**TASK STATEMENT**. Pick out every line in the items below that contains the word "hillside", and copy each of those lines in full. Case counts.

**RECORDS FOR THE TASK**.
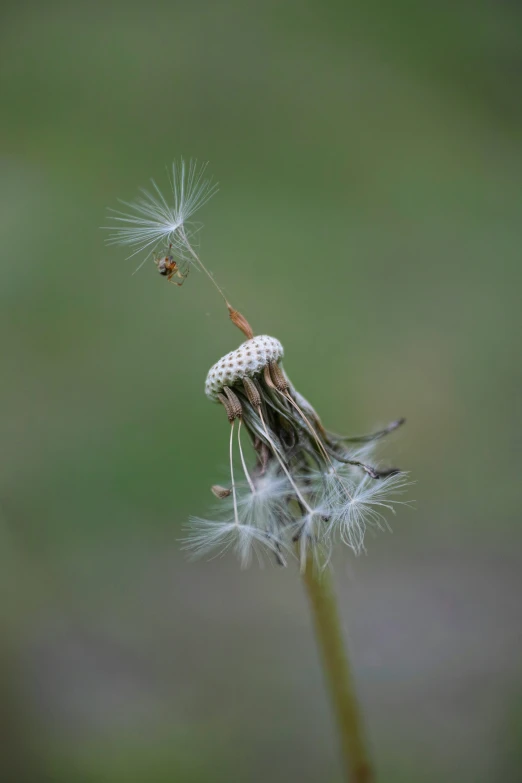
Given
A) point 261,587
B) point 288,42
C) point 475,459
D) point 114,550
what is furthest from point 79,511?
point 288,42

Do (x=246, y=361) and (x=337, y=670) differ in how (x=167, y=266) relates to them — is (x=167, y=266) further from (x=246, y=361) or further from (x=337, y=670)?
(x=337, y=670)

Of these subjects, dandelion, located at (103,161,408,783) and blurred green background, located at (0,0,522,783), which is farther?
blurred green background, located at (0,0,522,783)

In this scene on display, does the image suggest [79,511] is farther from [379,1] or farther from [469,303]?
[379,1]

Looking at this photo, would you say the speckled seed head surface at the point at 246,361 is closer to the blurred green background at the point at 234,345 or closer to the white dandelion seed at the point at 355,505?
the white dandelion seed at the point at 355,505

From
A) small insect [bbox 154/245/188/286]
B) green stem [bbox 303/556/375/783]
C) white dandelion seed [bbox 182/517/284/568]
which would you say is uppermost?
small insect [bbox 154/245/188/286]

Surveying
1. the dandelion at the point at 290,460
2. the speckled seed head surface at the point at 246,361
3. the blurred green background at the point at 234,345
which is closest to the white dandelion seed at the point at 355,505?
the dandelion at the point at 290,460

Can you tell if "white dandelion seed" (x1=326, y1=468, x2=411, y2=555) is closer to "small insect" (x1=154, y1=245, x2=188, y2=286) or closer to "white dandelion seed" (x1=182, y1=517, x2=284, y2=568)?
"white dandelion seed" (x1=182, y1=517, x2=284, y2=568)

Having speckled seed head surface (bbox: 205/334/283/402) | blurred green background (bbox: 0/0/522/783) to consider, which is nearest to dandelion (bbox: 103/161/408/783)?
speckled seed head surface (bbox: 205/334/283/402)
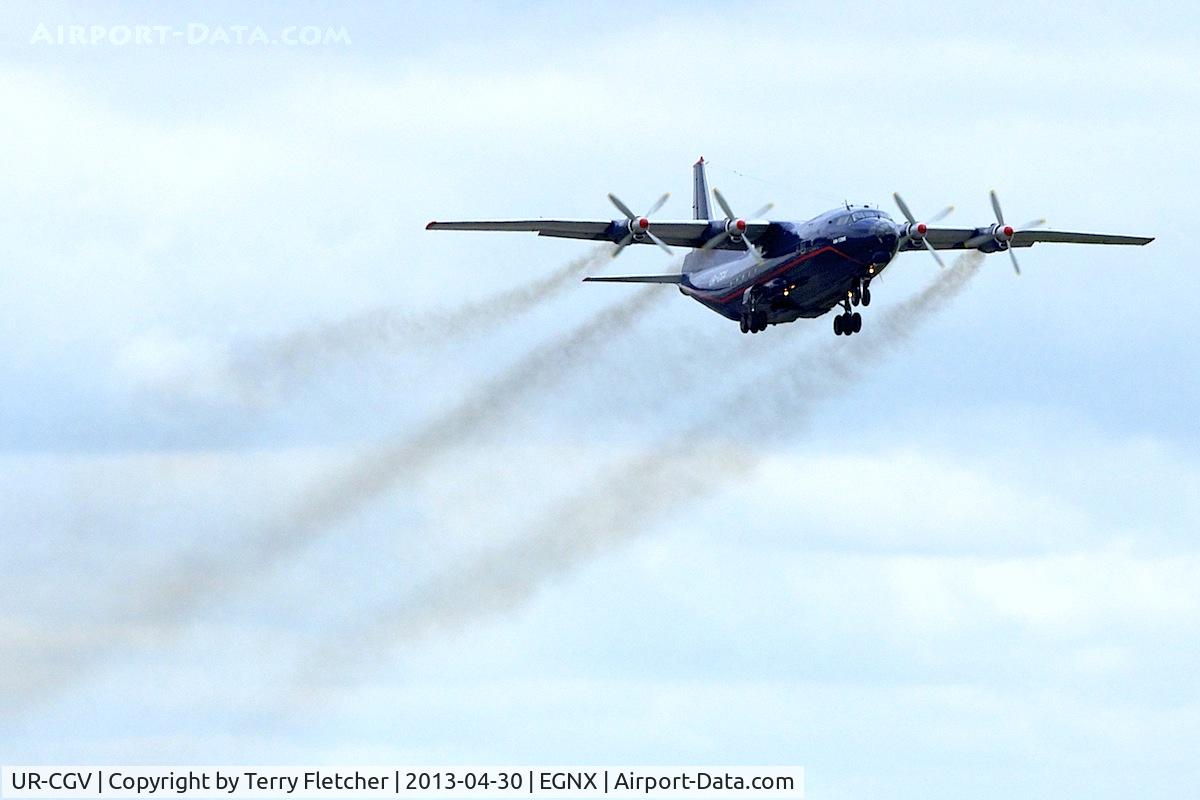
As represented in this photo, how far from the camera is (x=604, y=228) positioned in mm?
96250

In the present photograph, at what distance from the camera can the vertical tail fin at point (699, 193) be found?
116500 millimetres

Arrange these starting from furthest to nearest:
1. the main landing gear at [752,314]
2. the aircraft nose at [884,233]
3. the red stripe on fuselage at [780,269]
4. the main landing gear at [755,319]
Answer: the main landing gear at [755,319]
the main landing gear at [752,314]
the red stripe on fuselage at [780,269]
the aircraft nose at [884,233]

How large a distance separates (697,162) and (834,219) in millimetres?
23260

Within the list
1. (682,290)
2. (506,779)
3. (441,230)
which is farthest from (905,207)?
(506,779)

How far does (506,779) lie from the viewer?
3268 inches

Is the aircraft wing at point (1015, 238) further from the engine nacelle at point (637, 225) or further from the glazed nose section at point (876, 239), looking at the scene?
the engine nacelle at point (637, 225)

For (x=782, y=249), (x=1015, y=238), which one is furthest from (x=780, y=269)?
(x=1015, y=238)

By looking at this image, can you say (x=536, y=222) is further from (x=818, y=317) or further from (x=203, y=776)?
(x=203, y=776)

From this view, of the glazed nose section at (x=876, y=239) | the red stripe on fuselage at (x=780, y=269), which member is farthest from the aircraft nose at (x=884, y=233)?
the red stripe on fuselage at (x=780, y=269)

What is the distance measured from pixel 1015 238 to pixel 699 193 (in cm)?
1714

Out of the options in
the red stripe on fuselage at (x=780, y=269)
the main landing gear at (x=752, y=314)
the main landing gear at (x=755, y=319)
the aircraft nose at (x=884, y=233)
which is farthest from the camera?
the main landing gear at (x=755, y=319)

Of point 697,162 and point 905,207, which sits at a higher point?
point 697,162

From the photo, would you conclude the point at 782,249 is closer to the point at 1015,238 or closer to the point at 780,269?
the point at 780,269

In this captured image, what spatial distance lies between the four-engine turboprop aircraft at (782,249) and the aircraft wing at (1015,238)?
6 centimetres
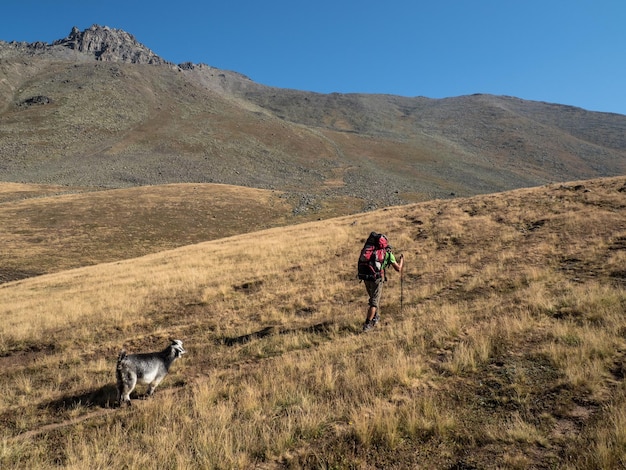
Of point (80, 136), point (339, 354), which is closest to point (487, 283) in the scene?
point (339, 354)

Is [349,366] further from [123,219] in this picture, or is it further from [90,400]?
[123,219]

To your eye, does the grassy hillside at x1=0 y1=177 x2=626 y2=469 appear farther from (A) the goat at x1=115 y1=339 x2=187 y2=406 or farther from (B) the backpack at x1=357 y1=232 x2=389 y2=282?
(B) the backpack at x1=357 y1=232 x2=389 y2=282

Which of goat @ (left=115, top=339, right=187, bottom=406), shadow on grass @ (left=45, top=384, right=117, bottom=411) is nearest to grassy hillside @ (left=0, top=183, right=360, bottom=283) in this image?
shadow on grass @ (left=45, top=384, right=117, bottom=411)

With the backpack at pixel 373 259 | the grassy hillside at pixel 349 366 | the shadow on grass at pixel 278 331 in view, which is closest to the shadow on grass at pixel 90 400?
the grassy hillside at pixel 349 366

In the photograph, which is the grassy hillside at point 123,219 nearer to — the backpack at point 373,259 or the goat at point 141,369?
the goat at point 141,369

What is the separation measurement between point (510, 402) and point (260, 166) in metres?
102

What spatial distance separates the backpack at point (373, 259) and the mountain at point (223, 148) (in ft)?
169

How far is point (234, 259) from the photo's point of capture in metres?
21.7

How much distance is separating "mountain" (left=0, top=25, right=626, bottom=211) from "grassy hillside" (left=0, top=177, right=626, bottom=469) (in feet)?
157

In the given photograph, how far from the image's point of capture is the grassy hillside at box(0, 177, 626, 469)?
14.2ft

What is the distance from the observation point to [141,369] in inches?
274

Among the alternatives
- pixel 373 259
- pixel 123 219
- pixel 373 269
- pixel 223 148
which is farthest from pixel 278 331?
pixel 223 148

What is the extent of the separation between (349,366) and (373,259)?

* * *

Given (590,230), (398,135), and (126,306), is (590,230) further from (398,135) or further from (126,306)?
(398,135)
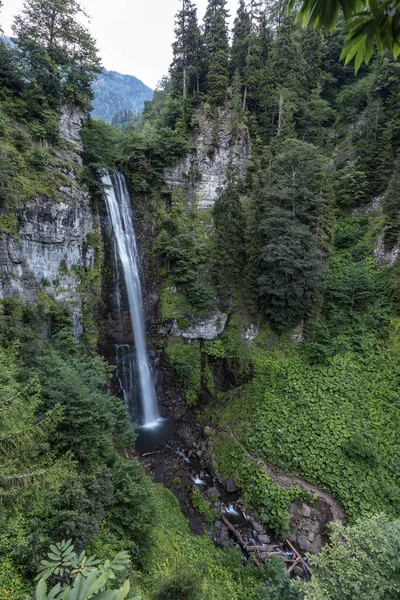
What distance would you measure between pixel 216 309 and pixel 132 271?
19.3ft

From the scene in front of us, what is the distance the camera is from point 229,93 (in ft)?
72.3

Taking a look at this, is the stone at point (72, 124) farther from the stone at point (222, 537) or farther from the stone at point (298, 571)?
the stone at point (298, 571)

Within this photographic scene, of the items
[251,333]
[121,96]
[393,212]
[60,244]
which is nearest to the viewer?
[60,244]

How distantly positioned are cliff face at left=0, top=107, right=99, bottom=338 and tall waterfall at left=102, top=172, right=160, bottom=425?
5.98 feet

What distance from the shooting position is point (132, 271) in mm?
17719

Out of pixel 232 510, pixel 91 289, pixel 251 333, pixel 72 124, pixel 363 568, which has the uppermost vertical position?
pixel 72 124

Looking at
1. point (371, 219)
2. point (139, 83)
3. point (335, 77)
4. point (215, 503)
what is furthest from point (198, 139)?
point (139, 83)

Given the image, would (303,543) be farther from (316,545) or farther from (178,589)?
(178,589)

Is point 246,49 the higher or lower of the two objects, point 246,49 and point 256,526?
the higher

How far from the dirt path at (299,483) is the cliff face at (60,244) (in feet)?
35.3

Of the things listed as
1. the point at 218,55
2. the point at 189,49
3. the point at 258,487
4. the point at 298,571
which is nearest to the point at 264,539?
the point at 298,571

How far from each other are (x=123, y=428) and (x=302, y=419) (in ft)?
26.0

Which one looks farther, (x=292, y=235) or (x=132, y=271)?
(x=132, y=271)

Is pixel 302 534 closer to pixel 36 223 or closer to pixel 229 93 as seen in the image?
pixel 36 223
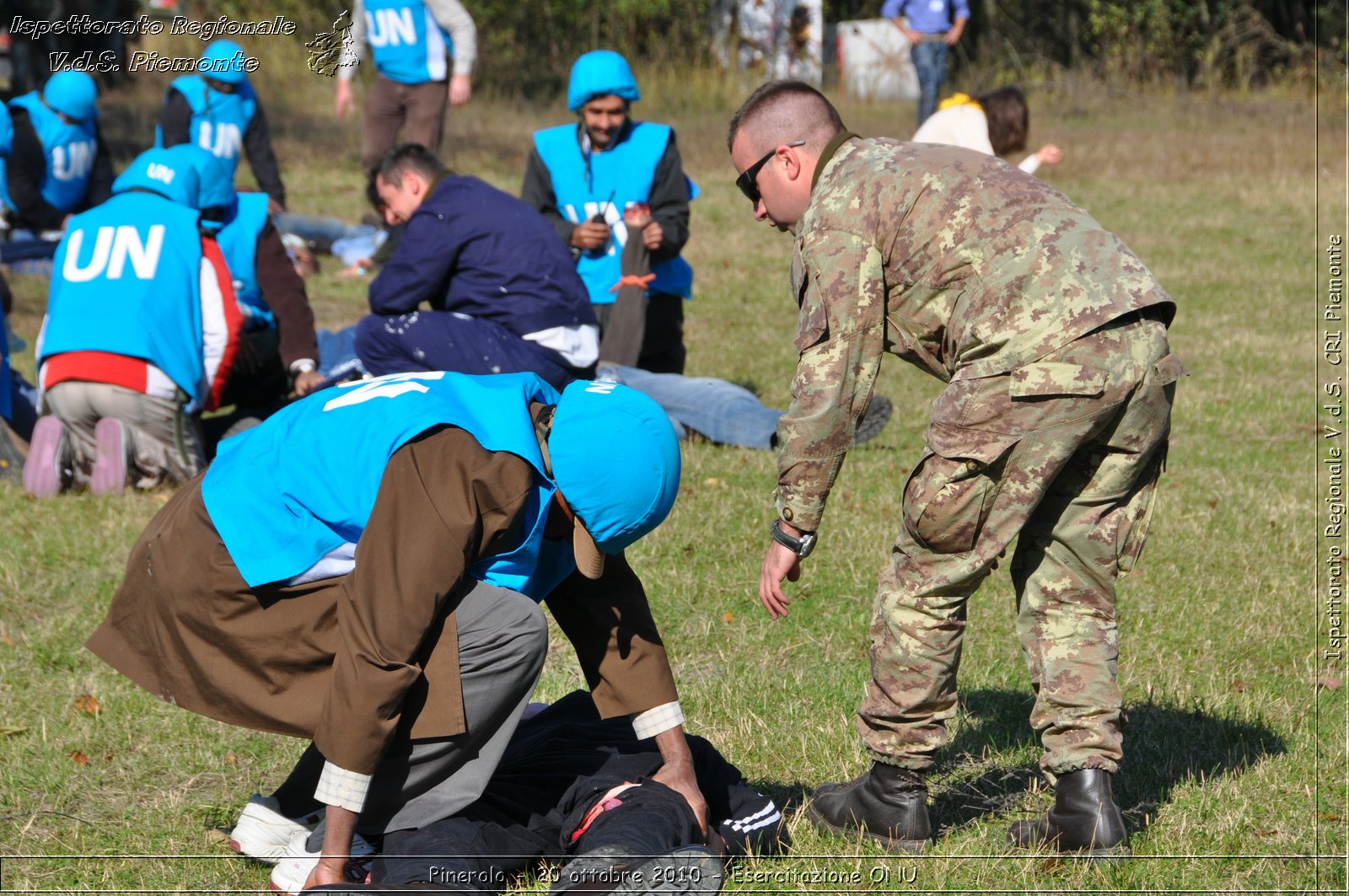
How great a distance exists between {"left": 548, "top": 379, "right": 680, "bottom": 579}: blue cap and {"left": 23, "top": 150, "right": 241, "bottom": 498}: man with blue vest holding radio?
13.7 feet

--

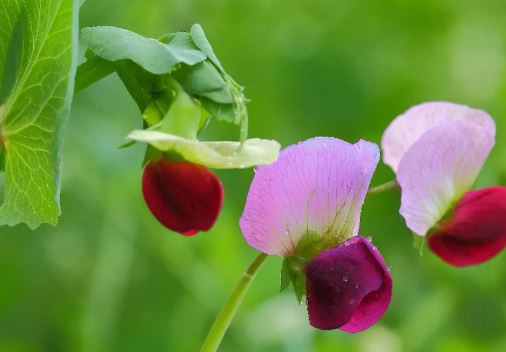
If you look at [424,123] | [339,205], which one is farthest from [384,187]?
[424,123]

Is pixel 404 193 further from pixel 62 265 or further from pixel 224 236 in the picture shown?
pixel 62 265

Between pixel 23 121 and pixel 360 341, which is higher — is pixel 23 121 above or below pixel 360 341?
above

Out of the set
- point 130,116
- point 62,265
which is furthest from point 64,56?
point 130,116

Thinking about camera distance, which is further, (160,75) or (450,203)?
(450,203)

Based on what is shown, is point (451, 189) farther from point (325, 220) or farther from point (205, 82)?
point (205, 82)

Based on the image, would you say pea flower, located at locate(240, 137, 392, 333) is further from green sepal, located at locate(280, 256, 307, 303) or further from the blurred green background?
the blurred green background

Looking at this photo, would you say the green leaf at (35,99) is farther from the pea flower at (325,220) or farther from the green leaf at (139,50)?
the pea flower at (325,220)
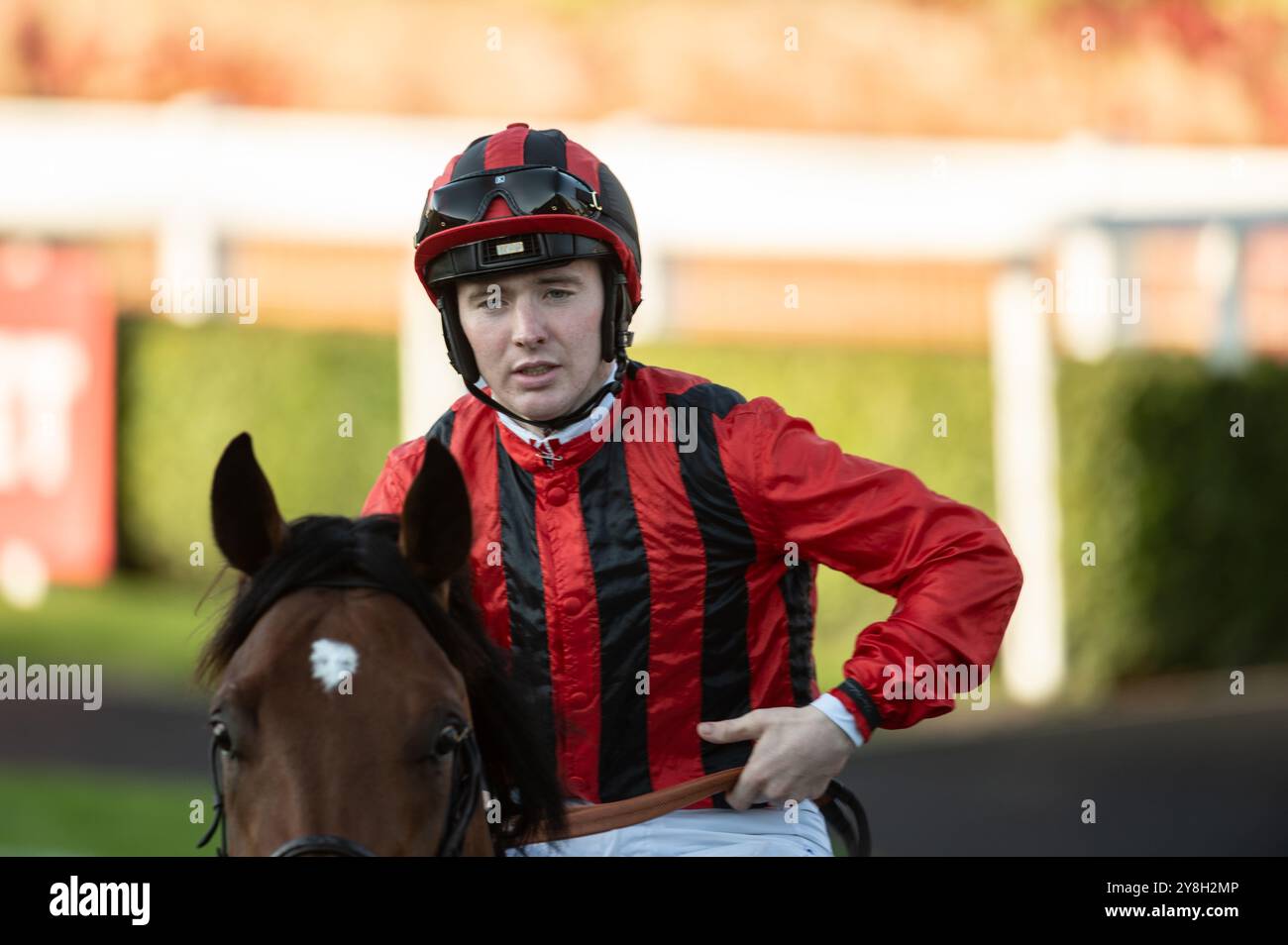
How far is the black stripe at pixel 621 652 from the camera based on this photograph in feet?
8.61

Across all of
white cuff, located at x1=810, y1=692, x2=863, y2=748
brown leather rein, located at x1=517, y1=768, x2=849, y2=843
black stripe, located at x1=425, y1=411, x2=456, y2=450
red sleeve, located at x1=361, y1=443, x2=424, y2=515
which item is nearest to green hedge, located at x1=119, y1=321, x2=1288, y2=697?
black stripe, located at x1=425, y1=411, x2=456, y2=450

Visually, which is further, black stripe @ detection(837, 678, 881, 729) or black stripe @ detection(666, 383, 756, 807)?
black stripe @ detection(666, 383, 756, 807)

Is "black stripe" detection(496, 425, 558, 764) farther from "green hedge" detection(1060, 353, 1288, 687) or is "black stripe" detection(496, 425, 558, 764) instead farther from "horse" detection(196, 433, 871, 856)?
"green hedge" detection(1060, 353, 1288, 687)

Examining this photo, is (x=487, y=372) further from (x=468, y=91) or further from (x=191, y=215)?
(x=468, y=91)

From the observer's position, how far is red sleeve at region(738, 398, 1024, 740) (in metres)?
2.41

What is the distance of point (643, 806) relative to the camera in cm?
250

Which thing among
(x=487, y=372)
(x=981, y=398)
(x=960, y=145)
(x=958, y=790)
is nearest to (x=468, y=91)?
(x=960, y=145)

**REPLY**.
To your eye, does the grassy hillside at x1=0 y1=177 x2=626 y2=469 appear farther from (A) the goat at x1=115 y1=339 x2=187 y2=406 or farther from (B) the backpack at x1=357 y1=232 x2=389 y2=282?
Which of goat @ (left=115, top=339, right=187, bottom=406), shadow on grass @ (left=45, top=384, right=117, bottom=411) is nearest to grassy hillside @ (left=0, top=183, right=360, bottom=283) in this image?
With the backpack at pixel 373 259 | the grassy hillside at pixel 349 366 | the shadow on grass at pixel 278 331 in view, which is closest to the shadow on grass at pixel 90 400?
the grassy hillside at pixel 349 366
In the photograph, which is the grassy hillside at point 123,219 nearer to — the backpack at point 373,259 or the goat at point 141,369?
How much distance is separating "mountain" (left=0, top=25, right=626, bottom=211) from "grassy hillside" (left=0, top=177, right=626, bottom=469) (in feet)?
In the given photograph, how far from the image's point of capture is the grassy hillside at box(0, 177, 626, 469)?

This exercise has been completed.